* **PROBLEM REQUIREMENTS**
Quote, word for word, every line starting at the line that contains "In the captured" and ending with the last line of the records; include both of these lines and no others.
============================================================
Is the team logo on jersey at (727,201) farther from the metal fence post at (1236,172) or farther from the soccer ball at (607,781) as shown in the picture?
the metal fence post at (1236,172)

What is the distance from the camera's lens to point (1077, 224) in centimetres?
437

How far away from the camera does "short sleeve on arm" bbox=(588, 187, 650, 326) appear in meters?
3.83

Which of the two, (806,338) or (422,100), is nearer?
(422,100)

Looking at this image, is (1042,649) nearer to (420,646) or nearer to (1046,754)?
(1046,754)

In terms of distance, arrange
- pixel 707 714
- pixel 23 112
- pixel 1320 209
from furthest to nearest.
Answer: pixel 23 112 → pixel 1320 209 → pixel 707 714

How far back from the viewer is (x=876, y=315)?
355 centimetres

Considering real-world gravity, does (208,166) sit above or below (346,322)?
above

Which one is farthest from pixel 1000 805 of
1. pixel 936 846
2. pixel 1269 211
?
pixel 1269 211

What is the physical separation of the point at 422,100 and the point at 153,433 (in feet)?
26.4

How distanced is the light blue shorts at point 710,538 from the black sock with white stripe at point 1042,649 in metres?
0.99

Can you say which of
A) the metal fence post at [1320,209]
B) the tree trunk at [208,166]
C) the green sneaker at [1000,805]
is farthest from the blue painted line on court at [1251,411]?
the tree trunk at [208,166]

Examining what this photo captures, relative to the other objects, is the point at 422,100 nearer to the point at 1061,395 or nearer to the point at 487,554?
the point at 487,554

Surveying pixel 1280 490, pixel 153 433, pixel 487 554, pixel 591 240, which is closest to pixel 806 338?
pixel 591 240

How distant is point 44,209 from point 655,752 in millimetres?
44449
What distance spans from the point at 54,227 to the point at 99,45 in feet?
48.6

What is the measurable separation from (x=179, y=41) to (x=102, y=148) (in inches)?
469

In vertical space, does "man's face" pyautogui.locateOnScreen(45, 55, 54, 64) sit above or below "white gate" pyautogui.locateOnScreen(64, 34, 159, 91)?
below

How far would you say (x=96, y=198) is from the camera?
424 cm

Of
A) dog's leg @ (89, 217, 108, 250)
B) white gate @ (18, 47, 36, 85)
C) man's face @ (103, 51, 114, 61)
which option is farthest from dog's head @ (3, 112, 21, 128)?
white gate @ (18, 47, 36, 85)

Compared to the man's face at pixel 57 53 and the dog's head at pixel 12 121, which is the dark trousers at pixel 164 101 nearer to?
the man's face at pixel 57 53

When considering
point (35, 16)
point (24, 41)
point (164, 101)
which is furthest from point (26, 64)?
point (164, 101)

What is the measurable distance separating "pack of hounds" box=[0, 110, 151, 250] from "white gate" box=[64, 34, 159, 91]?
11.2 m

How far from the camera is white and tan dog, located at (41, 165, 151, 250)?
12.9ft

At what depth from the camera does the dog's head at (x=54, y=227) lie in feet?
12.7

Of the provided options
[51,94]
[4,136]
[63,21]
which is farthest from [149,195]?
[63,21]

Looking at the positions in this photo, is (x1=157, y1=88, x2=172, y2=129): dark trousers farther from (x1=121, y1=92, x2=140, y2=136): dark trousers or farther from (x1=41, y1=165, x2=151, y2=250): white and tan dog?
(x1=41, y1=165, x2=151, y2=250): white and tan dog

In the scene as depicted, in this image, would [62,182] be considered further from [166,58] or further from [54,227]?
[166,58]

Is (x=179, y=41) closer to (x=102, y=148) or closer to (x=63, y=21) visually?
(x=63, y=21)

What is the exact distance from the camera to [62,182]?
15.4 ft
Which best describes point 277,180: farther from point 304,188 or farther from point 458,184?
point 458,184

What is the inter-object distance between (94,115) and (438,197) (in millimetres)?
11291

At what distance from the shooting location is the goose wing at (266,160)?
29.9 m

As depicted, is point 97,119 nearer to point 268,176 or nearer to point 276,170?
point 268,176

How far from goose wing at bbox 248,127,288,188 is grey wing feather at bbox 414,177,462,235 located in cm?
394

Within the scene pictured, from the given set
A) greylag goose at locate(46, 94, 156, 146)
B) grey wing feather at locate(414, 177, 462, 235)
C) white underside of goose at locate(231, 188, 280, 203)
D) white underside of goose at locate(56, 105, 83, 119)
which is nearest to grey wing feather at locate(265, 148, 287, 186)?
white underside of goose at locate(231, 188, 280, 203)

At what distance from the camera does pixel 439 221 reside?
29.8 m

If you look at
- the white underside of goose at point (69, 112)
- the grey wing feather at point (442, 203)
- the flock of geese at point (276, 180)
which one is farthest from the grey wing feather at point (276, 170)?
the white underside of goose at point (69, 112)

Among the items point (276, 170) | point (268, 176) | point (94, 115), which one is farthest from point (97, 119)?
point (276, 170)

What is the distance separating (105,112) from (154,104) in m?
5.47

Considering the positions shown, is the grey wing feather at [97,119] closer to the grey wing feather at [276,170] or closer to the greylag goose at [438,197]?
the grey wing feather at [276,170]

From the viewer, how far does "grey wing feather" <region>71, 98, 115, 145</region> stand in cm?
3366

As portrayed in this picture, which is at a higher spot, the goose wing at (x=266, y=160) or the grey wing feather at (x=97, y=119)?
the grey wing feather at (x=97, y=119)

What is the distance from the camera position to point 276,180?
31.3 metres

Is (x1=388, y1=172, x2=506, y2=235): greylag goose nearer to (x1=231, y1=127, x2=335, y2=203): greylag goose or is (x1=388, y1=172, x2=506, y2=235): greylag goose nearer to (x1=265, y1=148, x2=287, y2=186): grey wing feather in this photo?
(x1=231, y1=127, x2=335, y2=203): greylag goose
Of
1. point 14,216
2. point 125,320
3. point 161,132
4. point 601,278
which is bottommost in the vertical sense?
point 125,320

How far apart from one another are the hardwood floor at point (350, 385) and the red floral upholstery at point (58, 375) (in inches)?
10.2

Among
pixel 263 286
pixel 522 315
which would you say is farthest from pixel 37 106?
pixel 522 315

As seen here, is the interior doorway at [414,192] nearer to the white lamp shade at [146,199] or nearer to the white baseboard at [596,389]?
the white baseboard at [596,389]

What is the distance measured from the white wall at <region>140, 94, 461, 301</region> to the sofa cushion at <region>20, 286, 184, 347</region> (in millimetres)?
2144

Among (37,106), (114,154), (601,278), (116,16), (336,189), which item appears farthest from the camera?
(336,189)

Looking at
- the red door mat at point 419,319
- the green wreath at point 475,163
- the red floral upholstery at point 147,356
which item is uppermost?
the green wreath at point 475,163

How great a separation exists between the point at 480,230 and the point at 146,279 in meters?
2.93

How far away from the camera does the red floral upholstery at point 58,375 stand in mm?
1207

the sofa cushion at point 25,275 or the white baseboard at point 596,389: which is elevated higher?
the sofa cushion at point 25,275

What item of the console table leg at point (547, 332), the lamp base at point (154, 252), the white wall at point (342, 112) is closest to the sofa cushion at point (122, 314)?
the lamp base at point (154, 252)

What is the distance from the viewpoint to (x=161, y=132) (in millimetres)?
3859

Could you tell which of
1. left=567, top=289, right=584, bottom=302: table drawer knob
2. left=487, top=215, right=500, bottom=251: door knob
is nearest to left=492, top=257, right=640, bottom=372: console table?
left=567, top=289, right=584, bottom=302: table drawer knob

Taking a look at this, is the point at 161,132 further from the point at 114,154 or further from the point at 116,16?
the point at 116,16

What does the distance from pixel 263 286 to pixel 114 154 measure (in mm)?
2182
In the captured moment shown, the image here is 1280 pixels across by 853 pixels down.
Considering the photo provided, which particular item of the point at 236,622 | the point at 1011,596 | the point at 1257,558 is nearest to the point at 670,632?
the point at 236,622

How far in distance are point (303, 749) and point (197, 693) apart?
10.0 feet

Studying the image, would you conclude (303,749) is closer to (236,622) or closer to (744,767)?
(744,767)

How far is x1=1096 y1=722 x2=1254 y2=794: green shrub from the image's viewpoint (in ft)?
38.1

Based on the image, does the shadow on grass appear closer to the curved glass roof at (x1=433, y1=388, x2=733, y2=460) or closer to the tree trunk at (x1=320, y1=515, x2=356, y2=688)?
============================================================
* **RIGHT ANSWER**
In the captured moment shown, the image here is 1280 pixels across by 853 pixels down.
Considering the photo provided, which particular item of the point at 236,622 | the point at 1011,596 | the point at 1257,558 is nearest to the point at 670,632?
the point at 236,622

How far in distance are point (303, 749) and point (197, 693) apart?
10.0 feet

Studying the image, would you conclude (303,749) is closer to (236,622) or closer to (744,767)?
(744,767)

How far is x1=1096 y1=722 x2=1254 y2=794: green shrub from the image's viewpoint (in ft)?
38.1

Based on the image, does the shadow on grass appear closer to the curved glass roof at (x1=433, y1=388, x2=733, y2=460) or closer to the tree trunk at (x1=320, y1=515, x2=356, y2=688)?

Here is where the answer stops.